On the day before Pesach, one of the five men told me: “Just after the surgery, I fainted. I guess it must have been prophet Elijah who took my hand and invited me for a walk.” Prophet Elijah, Rabbi Nativ, the whole Jewish people. Just as surely as Moshe had led Jews out of Egypt through the desert and Joshua led them into Eretz Israel, our Israeli rabbi helped our Jewish men walk back into the covenant that God had made with us through our genetic and spiritual ancestors. Men and women at those Warsaw Seder tables, women and men at other Seder tables – we are all instruments in HaShem’s perfect miracle of Pesach.
 Mitzrayim is the Hebrew term for the country of Egypt. The rabbis took the name Mitzrayim to mean more than the geographic reference to the region where the Nile River narrows. Rather, “the narrows” refers to the sense of constricted consciousness that keeps people in a spiritual slavery. Dr. Auron-Gorska’s reflection invites us to experience Mochin D’gadlut, (Aramaic, expanded consciousness) in “Leaving Mitzrayim.”
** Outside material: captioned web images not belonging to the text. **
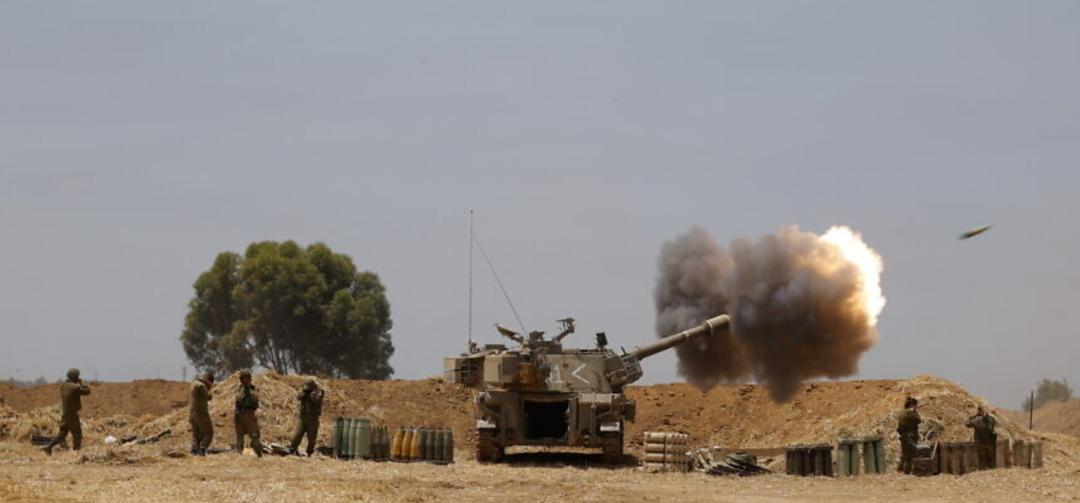 以色列军队炮击加沙(资料图)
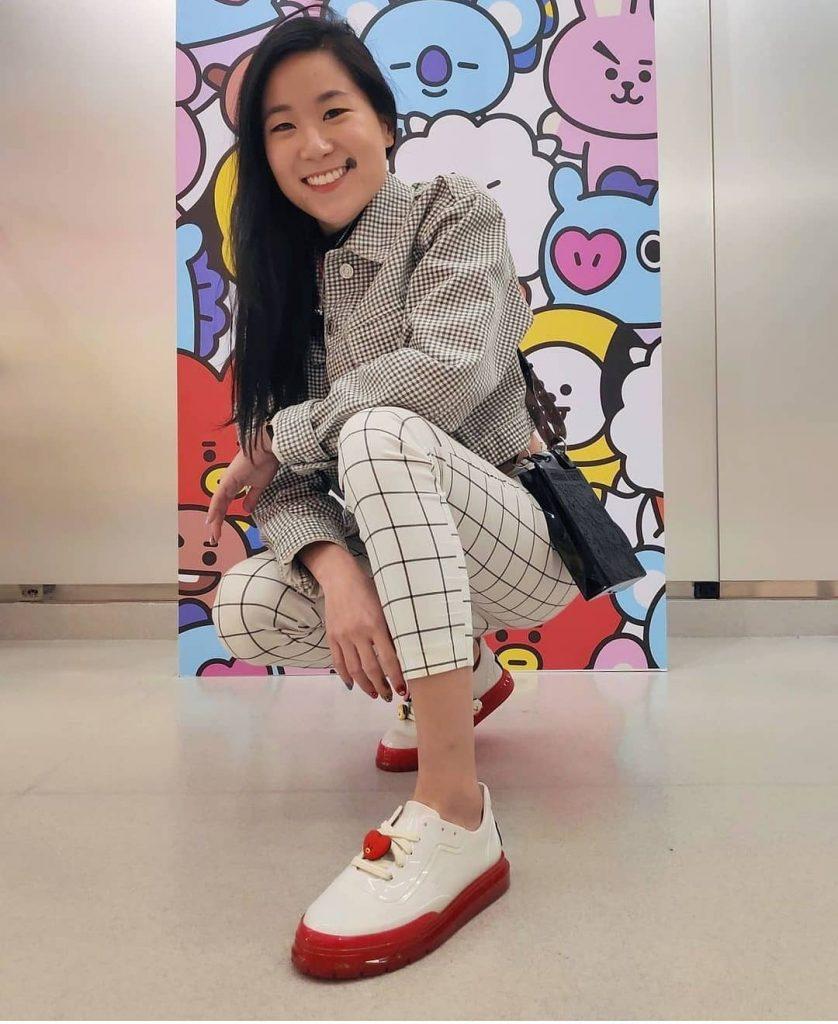 look melissa classic sneaker bt21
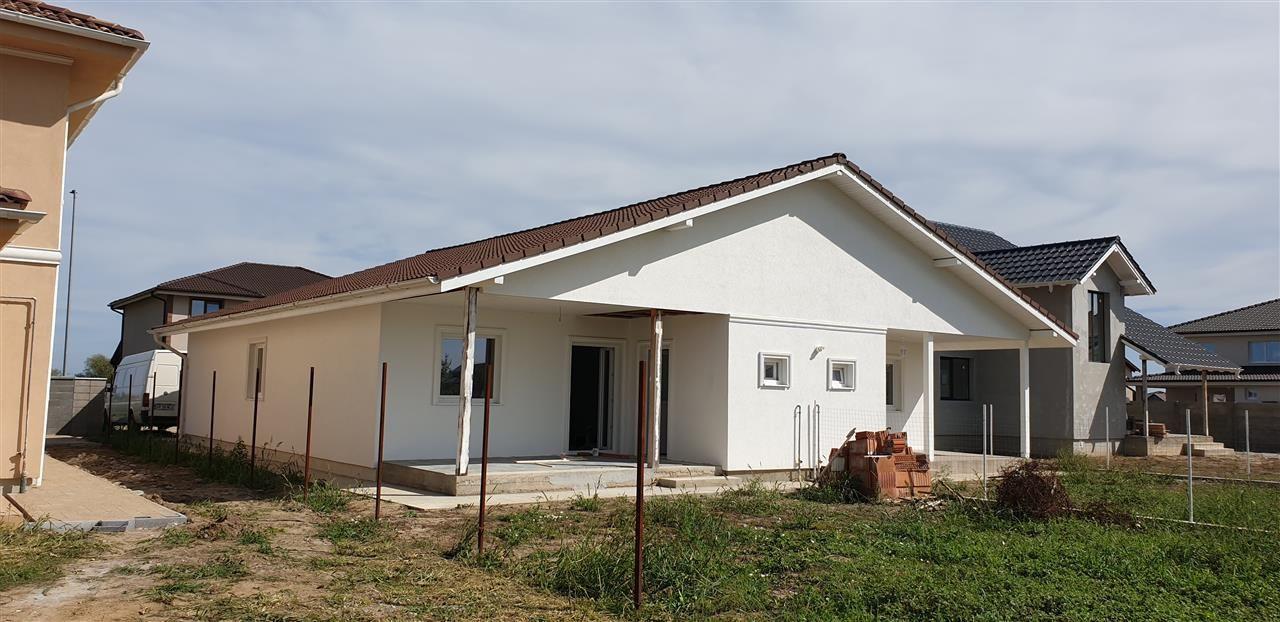 Casa tip duplex 3 camere de vanzare Mosnita Noua - ID V470 1
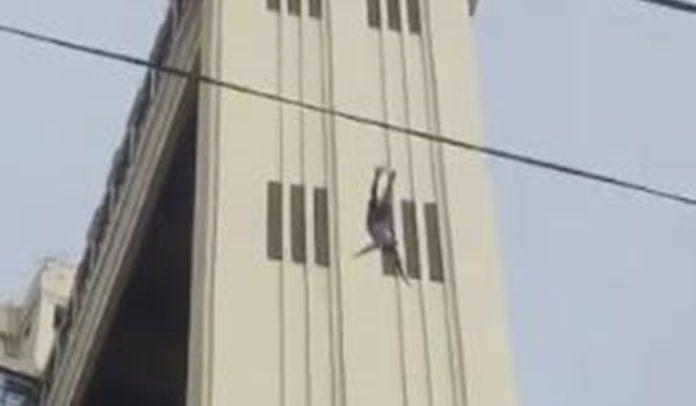 Homem se jogando do Elevador Lacerda em Salvador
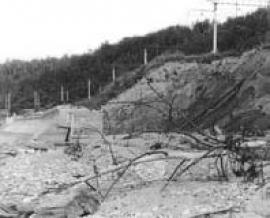 Рис. 3.30. 1 – Размыв берега Байкала в конце бетонной стенки в районе устья р. Переемной.
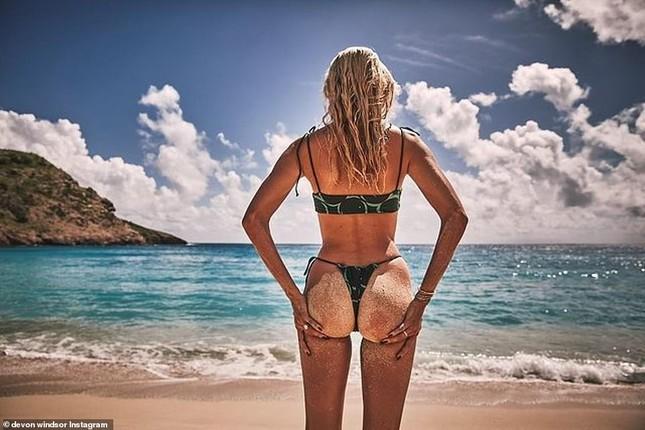 Devon Windsor khiến fan trầm trồ khi mặc bikini thả dáng đẹp như tạc tượng ở biển ảnh 5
 People studying to become Jewish are Gerrim, proselytes.
 Brit Milah is the ritual marking the covenant sealed in the flesh of males. Normally, the ritual of circumcision takes place at the age of eight days old. It is a far more complex procedure later in life.
 Klal Yisrael is the term that refers to the collective embodiment of the Jewish people.
 Haftorah – prophetic reading
 Hagaddah – the “telling” or the “narrative”
 Pesach is Hebrew for the Holiday of Passover. But the rabbis read this as two Hebrew words – the “conversation”
 Aleinu leshabeach L’Adon HaKol “We must praise the God of All” is a reference to a key prayer now in the daily prayer book that originated in the High Holiday prayerbook.
 Pesach seder Hebrew for the Passover meal and orderly re-telling (Hagaddah) of the going out from Mitzrayim.
 Haskalah is a literary and social movement among Polish Jews influenced by ideas of openness to general cultural, science, and political reform.
 Hassidisism is a Jewish pietistic revival of Jewish life roughly contemporary with Haskalah also originating in the Polish lands.
 Ani echad yodea is an emblematic song from the Seder signifying the progression of Jewish consciousness based on the commitment to the One God.
 Eretz Israelis the traditional term for the mystical idea of Israel, the place of a restored Jewish life.
 HaShem means “the Name” and is a reference to God.